__Page__.
▬▬▬▬▬▬▬▬▬▬
Using Voice Dictation

An application wishing to write to the Voice Dictation API will need to incorporate the following code.

When the application starts up, it will need to call:

CoCreateInstance (..., CLSID_VDct, ..., &gpIVoiceDictation);

gpIVoiceDictation->QueryInterface (..., IID_IVDCTTEXT, &gpIVDctText);

gpIVoiceDictation->QueryInterface (..., IID_IVDCTGUI, &gpIVDctGUI);

If the application has not created its own topic, and does not wish to use a common topic, it needs to generate on. It calls:

gpIVoiceDictation->TopicAddString ("My App's Topic", NULL,

"E-mail", NULL, NULL, NULL);

The application can provide more information, such as sample words or documents for the topic. More information might increase the initial accuracy of the topic.

Once the application knows a topic, it calls Register() so that the Voice Dictation knows what topic to use:

gpIVoiceDictation->Register ("My Application", "My App's Topic",

NULL, NULL, &IVDctNotifySink, IID_IVDCTNOTIFYSINK, 0);

If an application were loading in a saved dictation session it would pass in an Istorage where the session information was saved.

The IVDctNotifySink is the notification sink code supplied by the application. It's member functions will be called to notify the application when the user speaks and text is added/removed from the virtual buffer. We will describe some of the interfaces as they're needed.
▬▬▬▬▬▬▬▬▬▬
__Given information__.
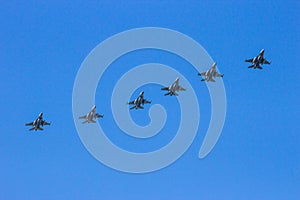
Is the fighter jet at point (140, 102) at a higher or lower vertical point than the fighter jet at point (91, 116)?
higher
▬▬▬▬▬▬▬▬▬▬
__Exercise requirements__.
1. According to the Voice Dictation page, which function does the application call so that Voice Dictation knows what topic to use?
2. List every function or method called in the code lines of the Voice Dictation page.
3. Rewrite the Voice Dictation page's paragraph beginning "The IVDctNotifySink is the notification sink code" more briefly, keeping its main facts.

__In response__.
1. Register()

2. CoCreateInstance, QueryInterface, TopicAddString, Register

3. IVDctNotifySink is notification sink code that the application supplies. Its member functions notify the application when the user speaks and when text is added to or removed from the virtual buffer. Some of the interfaces will be described as they're needed.